Instructions to follow: Scan the records and identify every line in which the string "wolles" occurs, then return those lines.

Collected data

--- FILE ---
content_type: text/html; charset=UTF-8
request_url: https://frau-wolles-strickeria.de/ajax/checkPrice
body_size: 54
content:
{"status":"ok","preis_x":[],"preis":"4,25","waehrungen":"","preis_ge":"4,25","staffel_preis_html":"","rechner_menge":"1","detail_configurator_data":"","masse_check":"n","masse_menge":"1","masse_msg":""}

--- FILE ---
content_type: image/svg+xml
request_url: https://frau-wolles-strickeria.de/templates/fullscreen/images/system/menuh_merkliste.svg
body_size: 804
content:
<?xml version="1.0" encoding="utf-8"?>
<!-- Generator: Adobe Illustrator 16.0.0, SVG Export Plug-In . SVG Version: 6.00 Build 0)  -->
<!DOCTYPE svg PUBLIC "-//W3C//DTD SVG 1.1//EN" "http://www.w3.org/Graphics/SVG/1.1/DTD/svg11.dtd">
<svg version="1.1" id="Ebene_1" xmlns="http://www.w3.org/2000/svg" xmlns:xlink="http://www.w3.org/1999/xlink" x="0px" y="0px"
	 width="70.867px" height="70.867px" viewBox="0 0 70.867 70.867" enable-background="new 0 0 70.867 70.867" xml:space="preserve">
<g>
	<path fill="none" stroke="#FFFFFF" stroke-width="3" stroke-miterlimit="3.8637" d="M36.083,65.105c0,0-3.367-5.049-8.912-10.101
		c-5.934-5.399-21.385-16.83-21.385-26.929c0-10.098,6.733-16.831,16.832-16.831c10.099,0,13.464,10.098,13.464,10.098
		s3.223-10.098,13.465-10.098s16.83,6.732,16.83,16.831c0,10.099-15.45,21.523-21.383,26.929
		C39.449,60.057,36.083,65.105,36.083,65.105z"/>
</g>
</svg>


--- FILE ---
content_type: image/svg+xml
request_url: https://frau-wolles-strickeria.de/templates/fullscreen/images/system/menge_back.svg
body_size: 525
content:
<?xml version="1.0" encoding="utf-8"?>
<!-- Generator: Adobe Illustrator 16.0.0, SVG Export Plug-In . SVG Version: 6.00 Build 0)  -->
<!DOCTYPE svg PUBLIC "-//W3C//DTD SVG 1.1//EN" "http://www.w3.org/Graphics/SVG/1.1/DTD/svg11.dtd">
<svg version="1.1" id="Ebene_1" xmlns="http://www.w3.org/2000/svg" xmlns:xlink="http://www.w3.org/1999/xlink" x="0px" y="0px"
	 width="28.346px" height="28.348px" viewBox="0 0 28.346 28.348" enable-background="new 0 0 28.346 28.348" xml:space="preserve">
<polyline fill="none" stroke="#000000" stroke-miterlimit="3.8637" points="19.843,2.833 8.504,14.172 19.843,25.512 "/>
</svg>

Answer for this exercise:
request_url: https://frau-wolles-strickeria.de/ajax/checkPrice
request_url: https://frau-wolles-strickeria.de/templates/fullscreen/images/system/menuh_merkliste.svg
request_url: https://frau-wolles-strickeria.de/templates/fullscreen/images/system/menge_back.svg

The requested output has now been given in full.